• **Study text**
□ □ □
It’s been hectic here in our Siem Reap kitchen-studio – which is what our apartment feels like, with dishes piled up in the sink from recipe-testing and cooking food for photo shoots and the myriad tripods and reflectors permanently stationed in the living room where we style and shoot dishes on the coffee table. Pepper, our cat, has taken to sleeping on the folded gold reflector sleeve on the sofa.

We shot in the actual kitchen for the first time recently when Terence photographed me making pelmeni, varenyky and salads for this Al Jazeera story on my Russian-Ukrainian culinary heritage and my meditative dumpling making ritual and how it’s gone from bittersweet to heart-breaking since Putin invaded Ukraine.

Learning from mum that my grandmother, if she was still alive, would have identified as Ukraine rather than Russian (unlike papa, who was proudly Russian) is a new thing that I’m still coming to terms with, having been told I was “half-Russian” or “Russian-Australian” when I was growing up as a child in Sydney.

Mum’s revelation made sense. When Terence and I ate at a Ukrainian restaurant in Poland some years ago I wrote in my notebook that the food was exactly like my grandmother’s. After travelling to Russia with mum and Terence after dad died, I realised Baba’s cooking was a fusion of Russian and Ukrainian.
□ □ □
• **Record set**
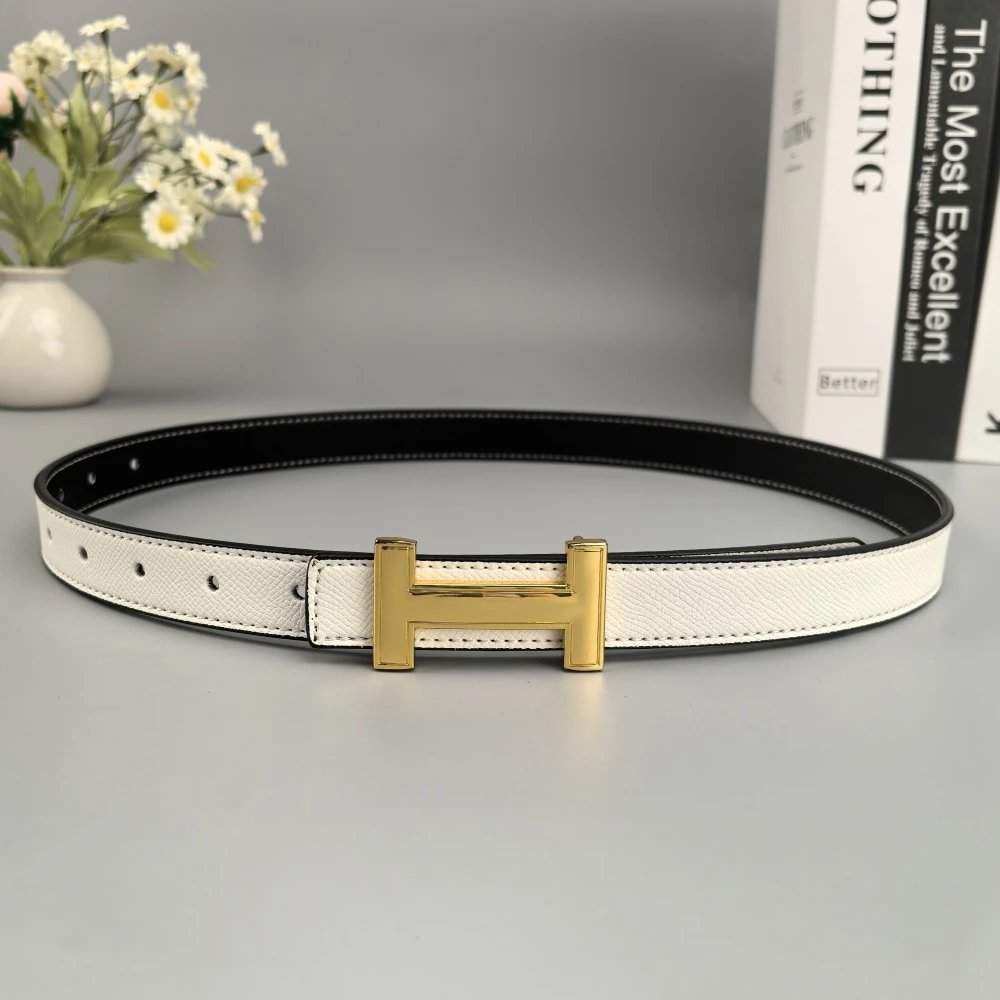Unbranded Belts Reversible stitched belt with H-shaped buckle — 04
□ □ □
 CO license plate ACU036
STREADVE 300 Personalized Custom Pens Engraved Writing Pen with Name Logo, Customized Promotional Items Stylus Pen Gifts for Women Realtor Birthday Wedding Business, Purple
□ □ □
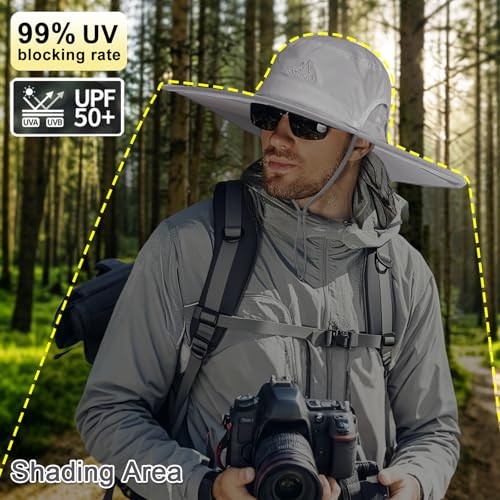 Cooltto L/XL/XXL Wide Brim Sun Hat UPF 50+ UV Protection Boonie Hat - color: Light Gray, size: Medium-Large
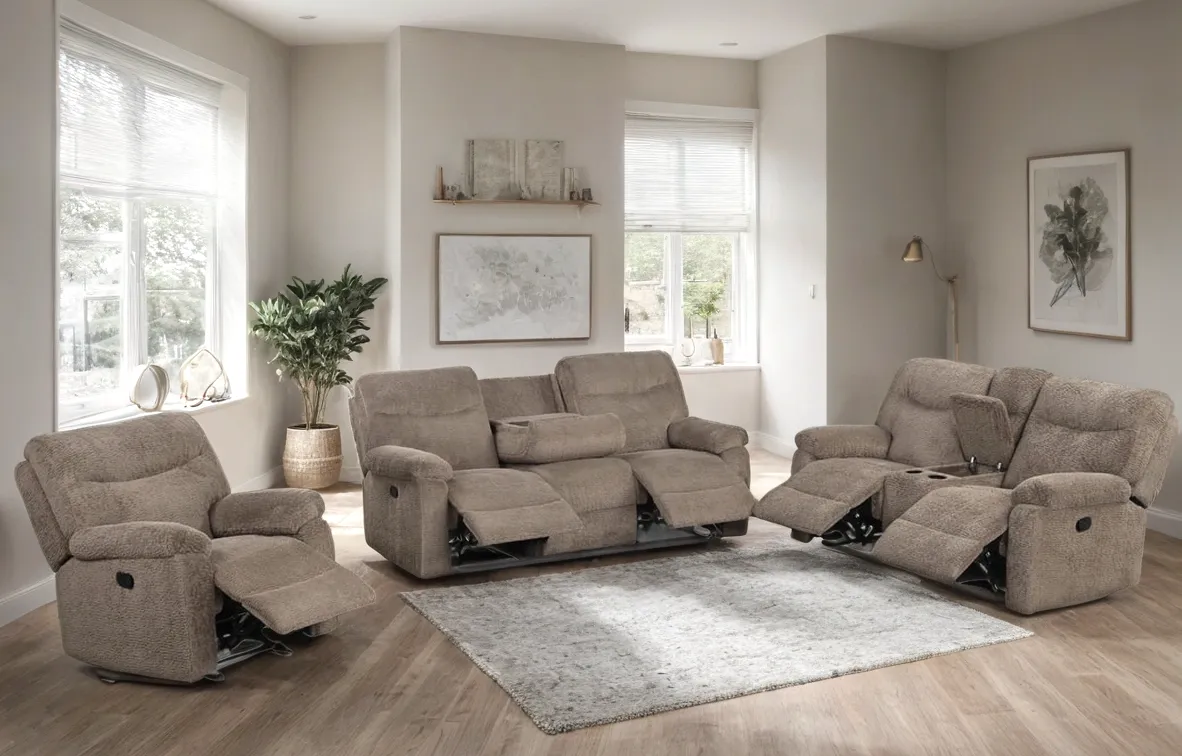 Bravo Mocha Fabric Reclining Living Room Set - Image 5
□ □ □
• **Problems to work on**
A – Rewrite the paragraph of the Siem Reap kitchen text that begins "It's been hectic here" as a short bulleted list that keeps its main facts.
B – Reproduce word for word the lines of the listing starting with the line that contains "CO license plate ACU036" and going on through the line that contains "STREADVE 300 Personalized".

• **Answers for each item**
A –
- Life in the Siem Reap apartment has been hectic; the place feels like a kitchen-studio.
- Dishes pile up in the sink from recipe-testing and from cooking food for photo shoots.
- Tripods and reflectors stay permanently in the living room, where dishes are styled and shot on the coffee table.
- Pepper, the cat, has taken to sleeping on the folded gold reflector sleeve on the sofa.

B –
 CO license plate ACU036
STREADVE 300 Personalized Custom Pens Engraved Writing Pen with Name Logo, Customized Promotional Items Stylus Pen Gifts for Women Realtor Birthday Wedding Business, Purple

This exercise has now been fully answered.